In this paper Toxotes kimberleyensis optimization (TKO) algorithm, Opposition based Chaotic Septentrion Red Snapper optimization (OCNRS) algorithm and Charidotella based optimization (CO) algorithm are applied for solving the power loss lessening problem. The procedure is enthused by the shelling and hurdling activities of Toxotes kimberleyensis while grasping the prey. TKO approach possesses “3” governing variables to fix the population scale, the exchange angle amongst the exploration and exploitation segments, and the attraction degree amongst the Toxotes kimberleyensis and target. OCNRS algorithm has been designed based on the actions and physiognomies of Septentrion red snapper. Freshly produced Septentrion Red snapper banquet out over enormous expanses of uncluttered benthic environment. Then in this paper CO algorithm is used for solving the power loss lessening problem. CO algorithm impressionists Charidotella action of altering colours to fascinate opposite sex for breeding and its defensive approach that expenditures a compassionate of anal cleft to dissuade slayers. The regime of Charidotella has enthused to come up with a fresh optimization technique that scientifically replicas their colour swapping performance for fascinating the opposite sex to breeding and their endurance method for shielding themselves from slayers. In this paper each Charidotella signifies a solution. Proposed TKO algorithm, OCNRS algorithm and CO algorithm are corroborated in IEEE 30 bus system and IEEE 14, 30, 57, 118, 300 bus test systems without considering the voltage constancy index.

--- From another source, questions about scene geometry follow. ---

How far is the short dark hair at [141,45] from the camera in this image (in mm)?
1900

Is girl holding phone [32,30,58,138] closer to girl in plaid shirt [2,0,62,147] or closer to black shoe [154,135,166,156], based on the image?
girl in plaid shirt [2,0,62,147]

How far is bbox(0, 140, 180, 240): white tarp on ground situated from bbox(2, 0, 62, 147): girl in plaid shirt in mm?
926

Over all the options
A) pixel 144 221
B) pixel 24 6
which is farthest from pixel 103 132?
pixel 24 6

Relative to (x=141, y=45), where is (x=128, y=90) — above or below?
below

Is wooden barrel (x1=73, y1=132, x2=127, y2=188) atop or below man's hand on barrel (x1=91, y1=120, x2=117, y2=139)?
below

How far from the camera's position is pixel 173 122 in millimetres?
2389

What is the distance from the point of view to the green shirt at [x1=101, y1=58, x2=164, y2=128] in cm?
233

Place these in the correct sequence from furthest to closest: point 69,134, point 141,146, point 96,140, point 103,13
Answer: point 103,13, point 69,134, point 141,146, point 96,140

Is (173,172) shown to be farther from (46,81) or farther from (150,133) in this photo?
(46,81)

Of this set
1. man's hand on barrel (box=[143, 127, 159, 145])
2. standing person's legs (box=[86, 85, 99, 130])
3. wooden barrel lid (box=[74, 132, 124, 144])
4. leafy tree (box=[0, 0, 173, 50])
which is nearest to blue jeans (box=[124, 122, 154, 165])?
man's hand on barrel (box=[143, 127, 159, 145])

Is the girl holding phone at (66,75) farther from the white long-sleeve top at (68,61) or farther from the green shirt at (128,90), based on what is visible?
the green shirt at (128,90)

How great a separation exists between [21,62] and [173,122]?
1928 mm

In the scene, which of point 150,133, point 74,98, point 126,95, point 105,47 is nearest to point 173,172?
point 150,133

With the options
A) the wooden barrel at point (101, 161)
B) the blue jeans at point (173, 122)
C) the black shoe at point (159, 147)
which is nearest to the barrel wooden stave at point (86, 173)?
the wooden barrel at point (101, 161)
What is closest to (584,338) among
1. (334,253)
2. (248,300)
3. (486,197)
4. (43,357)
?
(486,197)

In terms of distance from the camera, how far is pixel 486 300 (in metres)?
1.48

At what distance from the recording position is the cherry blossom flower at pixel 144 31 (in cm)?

True power loss lessening, voltage divergence curtailing, and voltage constancy index augmentation has been attained.

Suggested Citation

  • Lenin Kanagasabai, 2023. "Real power loss reduction by Toxotes kimberleyensis, Opposition based Chaotic Septentrion Red Snapper and Charidotella based optimization algorithms," International Journal of System Assurance Engineering and Management, Springer;The Society for Reliability, Engineering Quality and Operations Management (SREQOM),India, and Division of Operation and Maintenance, Lulea University of Technology, Sweden, vol. 14(5), pages 1621-1638, October.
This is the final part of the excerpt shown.